The shape of the leaves stirs me. The happenstance of the shape of a leaf is the most beautiful thing, and gives me the way to understand how a tree must think, being as it is in this same world I am. A tree, too, is muddying along, trying its best to figure out the rules of the world we live in, reaching into the crevices of it to anchor itself into the easy and simple, or easier and simpler, ways of being. A tree, too, discovers within itself capacities that were built in this same world, symmetries with no further explanation than the invariances it already has gleaned and the history of them in its blood and bones. A tree, too, is, and I don't think thinking is different from being for a human, or for a me at any rate, so this must be how a tree thinks.

today I: reread my journal.gpg file, and reacquainted myself with my secrets. I feel as though wrinkles have been pressed into my skin from the wringing, and I feel newly dry and very clean.

2022-09-03

What is the purpose of a day?

I don't feel it anymore. That doesn't mean it isn't there; it's just hidden in the harmonies. I will go seeking awhile.

and also:

I wish to write beside the brushstrokes, along every petal of the fanned daisies and within every crevice of the crinkled chrysanthemums and underlined by the ridges of paint in the folds of the skirt where it has ridden up and pools below her torso; and of course scrawled over and under and into the bare dark between her thighs, paint lewdly streaked and smeared to show where the light fails to touch. Where I cannot put my hands, my mouth, I will put the tip of my pen.

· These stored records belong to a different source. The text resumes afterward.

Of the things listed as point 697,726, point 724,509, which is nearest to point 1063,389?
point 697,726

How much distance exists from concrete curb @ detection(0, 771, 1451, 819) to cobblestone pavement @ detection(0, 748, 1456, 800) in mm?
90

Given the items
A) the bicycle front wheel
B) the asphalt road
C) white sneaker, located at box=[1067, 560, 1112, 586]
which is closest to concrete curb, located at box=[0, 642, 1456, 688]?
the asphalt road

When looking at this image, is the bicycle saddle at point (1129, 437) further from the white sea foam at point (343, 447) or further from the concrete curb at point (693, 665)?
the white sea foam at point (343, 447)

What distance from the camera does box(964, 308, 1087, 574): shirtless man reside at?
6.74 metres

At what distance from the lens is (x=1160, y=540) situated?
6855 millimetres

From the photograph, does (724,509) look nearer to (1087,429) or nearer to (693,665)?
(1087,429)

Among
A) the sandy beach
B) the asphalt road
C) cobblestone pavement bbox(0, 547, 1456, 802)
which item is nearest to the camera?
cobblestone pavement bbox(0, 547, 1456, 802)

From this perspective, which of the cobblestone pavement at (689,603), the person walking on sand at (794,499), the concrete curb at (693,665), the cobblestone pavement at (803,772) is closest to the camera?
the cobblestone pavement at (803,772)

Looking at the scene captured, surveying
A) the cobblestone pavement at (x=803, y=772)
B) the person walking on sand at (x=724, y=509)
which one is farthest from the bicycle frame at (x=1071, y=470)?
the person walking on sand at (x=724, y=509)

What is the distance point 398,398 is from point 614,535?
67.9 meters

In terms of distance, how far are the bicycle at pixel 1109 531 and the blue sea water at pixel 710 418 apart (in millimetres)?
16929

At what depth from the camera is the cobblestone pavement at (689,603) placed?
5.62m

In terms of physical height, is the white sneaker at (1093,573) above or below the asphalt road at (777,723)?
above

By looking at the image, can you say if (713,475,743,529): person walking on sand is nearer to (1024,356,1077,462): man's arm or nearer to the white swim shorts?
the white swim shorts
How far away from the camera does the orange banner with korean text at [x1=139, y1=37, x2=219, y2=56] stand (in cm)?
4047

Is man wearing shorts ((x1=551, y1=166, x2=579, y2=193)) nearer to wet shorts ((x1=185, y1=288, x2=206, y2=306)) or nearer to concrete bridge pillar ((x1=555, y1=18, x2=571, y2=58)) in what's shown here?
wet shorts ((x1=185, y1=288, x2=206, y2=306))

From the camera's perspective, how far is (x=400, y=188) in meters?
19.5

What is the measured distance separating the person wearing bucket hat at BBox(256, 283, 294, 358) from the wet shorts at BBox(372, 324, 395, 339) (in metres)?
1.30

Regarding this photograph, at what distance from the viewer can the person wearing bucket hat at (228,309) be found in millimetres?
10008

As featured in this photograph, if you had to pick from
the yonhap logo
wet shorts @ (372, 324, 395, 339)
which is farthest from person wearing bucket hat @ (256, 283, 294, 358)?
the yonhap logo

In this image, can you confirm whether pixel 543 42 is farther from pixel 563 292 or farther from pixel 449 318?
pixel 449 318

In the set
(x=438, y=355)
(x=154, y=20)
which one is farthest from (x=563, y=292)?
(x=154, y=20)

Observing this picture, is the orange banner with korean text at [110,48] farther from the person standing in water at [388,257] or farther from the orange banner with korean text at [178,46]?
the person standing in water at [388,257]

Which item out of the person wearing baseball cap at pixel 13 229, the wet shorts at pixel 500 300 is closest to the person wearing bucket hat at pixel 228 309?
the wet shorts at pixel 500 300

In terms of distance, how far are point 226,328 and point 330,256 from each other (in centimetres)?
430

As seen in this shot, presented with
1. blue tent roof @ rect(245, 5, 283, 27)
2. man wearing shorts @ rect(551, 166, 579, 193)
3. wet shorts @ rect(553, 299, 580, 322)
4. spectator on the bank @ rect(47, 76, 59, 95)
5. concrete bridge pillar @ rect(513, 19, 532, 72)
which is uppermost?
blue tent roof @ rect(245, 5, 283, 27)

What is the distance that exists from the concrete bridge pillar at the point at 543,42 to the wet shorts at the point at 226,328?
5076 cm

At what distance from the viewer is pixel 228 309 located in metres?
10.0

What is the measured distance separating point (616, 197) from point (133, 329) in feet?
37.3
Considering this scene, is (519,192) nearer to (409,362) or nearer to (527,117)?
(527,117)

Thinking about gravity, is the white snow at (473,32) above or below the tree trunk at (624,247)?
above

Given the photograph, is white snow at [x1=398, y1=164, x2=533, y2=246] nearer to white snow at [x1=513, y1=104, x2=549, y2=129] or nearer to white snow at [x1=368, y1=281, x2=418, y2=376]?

The forms of letters and words, you see, play in a heretical universe to the world of image. They are a repudiation of the extant relationships between sight and meaning, flagrant, without elegance, a diminishing of power in the main mode in a devil's trade for the emergent modes; blasphemous deletion of the baseline; poetry where impressionists retain the restraint to lyricise. This above all else is what I want to do to her.

2022-07-27

how does my shadow want to be loved?

  • How do I love what I don't yet know? (Where I haven't yet been led?)
  • How do I love what does not love me? How do I love the parts of myself that will leave me out in the cold, unfed and unclean? The sloth, the torpor?
  • how do I love the slow and muddled parts? loving a know enough to untangle it gently. moving slowly with the slow.